- **Activity**
Pull every line with "Zealand" from the material.
=======
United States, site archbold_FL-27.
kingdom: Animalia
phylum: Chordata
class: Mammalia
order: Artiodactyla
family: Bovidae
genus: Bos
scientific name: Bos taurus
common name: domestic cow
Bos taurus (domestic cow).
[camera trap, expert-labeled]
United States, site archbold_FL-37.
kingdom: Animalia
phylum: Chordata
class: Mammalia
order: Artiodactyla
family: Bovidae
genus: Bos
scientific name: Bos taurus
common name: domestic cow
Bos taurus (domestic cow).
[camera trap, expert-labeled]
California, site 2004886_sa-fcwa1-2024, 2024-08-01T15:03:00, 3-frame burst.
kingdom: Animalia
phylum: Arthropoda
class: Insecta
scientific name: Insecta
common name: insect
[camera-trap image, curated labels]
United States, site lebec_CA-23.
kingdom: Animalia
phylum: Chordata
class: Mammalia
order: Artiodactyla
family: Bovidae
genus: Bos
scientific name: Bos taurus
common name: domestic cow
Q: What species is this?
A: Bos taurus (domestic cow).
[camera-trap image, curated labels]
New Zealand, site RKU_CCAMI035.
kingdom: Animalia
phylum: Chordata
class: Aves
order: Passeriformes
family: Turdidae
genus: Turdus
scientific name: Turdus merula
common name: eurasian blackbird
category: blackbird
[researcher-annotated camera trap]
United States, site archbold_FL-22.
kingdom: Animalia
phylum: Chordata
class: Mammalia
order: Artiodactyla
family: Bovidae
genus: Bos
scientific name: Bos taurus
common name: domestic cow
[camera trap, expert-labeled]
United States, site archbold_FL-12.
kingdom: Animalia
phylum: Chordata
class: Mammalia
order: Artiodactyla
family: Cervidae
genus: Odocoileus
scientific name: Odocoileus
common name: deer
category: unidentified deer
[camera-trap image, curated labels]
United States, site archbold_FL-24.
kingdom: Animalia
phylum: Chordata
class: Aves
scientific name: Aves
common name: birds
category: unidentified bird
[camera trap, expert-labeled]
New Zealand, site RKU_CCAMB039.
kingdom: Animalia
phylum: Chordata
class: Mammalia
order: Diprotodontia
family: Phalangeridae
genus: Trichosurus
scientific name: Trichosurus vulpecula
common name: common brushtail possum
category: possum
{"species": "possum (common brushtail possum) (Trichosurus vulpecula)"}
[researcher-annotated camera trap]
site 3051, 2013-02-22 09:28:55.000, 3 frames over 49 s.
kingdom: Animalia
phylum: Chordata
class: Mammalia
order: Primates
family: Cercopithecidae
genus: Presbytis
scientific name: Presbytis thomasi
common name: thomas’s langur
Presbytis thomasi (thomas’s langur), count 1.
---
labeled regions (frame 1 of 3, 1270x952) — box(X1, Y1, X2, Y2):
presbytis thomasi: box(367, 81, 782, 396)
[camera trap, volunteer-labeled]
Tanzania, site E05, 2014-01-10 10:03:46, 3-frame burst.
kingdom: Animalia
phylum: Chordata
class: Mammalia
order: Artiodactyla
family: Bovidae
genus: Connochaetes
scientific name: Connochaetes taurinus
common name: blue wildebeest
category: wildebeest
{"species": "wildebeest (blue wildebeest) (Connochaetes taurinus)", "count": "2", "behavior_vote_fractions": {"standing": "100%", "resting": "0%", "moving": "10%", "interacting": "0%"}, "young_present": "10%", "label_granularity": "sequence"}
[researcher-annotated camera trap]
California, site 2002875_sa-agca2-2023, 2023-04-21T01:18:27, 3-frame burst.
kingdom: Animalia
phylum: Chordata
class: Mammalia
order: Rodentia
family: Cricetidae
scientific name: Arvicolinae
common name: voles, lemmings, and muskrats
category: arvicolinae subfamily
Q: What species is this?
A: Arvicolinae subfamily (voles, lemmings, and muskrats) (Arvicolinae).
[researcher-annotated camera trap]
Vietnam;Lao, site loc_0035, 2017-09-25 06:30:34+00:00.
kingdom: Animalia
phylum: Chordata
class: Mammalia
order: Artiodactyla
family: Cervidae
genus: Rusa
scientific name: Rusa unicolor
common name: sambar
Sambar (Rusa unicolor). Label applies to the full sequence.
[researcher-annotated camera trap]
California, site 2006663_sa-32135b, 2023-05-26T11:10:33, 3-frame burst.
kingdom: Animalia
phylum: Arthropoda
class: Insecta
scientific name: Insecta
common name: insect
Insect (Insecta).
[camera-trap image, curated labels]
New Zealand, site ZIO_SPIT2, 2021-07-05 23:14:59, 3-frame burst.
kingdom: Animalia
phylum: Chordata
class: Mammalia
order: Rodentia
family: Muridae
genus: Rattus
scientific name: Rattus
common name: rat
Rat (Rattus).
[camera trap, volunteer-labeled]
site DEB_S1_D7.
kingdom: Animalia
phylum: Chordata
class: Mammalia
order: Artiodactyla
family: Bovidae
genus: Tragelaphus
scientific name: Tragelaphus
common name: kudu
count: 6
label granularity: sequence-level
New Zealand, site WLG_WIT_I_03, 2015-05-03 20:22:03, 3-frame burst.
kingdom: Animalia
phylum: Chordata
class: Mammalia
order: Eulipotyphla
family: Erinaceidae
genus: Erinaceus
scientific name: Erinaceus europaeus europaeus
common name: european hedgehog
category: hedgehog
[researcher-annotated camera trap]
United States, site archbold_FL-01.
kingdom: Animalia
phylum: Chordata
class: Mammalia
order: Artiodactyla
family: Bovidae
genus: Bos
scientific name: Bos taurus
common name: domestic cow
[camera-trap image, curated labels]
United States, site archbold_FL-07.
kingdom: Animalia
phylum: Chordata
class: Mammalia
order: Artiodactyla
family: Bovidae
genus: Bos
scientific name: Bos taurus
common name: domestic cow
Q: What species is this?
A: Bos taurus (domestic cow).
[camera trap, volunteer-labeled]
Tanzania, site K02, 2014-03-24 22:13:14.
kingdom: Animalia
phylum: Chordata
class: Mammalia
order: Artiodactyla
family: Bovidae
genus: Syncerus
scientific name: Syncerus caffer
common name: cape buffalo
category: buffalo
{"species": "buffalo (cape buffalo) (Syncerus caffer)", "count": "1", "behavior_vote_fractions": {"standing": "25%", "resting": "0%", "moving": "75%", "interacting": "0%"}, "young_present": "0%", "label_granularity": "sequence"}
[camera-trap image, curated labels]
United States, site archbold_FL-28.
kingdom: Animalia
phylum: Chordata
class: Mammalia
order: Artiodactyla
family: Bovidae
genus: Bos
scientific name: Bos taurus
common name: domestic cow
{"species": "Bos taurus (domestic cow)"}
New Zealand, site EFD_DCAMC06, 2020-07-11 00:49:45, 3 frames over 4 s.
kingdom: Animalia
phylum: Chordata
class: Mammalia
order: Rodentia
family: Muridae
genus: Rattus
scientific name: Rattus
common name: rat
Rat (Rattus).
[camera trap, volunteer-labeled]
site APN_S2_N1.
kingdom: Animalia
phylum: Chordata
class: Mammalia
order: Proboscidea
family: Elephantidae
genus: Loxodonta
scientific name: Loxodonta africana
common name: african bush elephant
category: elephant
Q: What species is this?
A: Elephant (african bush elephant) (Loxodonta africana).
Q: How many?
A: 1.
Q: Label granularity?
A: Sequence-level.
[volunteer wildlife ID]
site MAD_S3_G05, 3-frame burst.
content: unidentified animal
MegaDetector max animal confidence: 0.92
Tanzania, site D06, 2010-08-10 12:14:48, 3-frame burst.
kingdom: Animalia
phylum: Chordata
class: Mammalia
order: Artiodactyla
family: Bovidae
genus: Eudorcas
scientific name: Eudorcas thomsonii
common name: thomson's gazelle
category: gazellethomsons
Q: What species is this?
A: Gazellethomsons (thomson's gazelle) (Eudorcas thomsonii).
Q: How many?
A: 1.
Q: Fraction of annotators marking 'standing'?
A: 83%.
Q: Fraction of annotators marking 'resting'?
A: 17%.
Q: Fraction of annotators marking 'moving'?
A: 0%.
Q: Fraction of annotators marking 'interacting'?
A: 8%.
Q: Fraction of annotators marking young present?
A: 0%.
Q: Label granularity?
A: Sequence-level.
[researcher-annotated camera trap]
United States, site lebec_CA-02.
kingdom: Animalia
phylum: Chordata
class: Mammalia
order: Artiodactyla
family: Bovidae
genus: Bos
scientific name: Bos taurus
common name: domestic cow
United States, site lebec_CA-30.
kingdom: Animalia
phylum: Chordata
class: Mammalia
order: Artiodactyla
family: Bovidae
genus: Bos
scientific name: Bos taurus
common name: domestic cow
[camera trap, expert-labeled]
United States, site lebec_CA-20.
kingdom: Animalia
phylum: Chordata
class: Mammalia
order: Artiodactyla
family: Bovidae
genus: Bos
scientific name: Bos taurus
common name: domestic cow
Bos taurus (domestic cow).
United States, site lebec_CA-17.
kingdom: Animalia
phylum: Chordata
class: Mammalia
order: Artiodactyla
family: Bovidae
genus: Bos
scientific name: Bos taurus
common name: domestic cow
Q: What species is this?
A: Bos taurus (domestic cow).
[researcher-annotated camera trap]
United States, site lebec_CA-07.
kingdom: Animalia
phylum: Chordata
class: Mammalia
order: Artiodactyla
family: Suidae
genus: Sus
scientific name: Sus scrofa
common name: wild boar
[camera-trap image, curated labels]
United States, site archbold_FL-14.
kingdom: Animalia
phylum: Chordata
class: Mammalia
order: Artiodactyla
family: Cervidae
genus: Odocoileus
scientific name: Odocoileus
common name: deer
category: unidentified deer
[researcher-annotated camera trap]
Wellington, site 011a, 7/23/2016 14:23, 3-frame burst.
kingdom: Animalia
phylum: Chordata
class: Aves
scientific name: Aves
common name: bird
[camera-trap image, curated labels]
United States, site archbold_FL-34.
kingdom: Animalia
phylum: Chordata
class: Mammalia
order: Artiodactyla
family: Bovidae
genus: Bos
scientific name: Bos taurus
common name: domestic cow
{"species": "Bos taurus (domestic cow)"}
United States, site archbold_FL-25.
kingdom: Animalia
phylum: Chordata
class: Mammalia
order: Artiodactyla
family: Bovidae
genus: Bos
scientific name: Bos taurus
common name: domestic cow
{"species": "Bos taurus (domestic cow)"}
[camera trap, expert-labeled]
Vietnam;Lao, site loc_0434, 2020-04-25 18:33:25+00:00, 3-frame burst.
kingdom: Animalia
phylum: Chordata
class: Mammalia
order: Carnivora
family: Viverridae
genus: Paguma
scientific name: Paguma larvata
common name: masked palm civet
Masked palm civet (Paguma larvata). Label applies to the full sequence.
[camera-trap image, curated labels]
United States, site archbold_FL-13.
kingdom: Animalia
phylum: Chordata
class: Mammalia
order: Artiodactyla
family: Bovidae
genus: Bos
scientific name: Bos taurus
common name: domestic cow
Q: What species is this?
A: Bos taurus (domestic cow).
=======
- **Finished exercise**
New Zealand, site RKU_CCAMI035.
New Zealand, site RKU_CCAMB039.
New Zealand, site ZIO_SPIT2, 2021-07-05 23:14:59, 3-frame burst.
New Zealand, site WLG_WIT_I_03, 2015-05-03 20:22:03, 3-frame burst.
New Zealand, site EFD_DCAMC06, 2020-07-11 00:49:45, 3 frames over 4 s.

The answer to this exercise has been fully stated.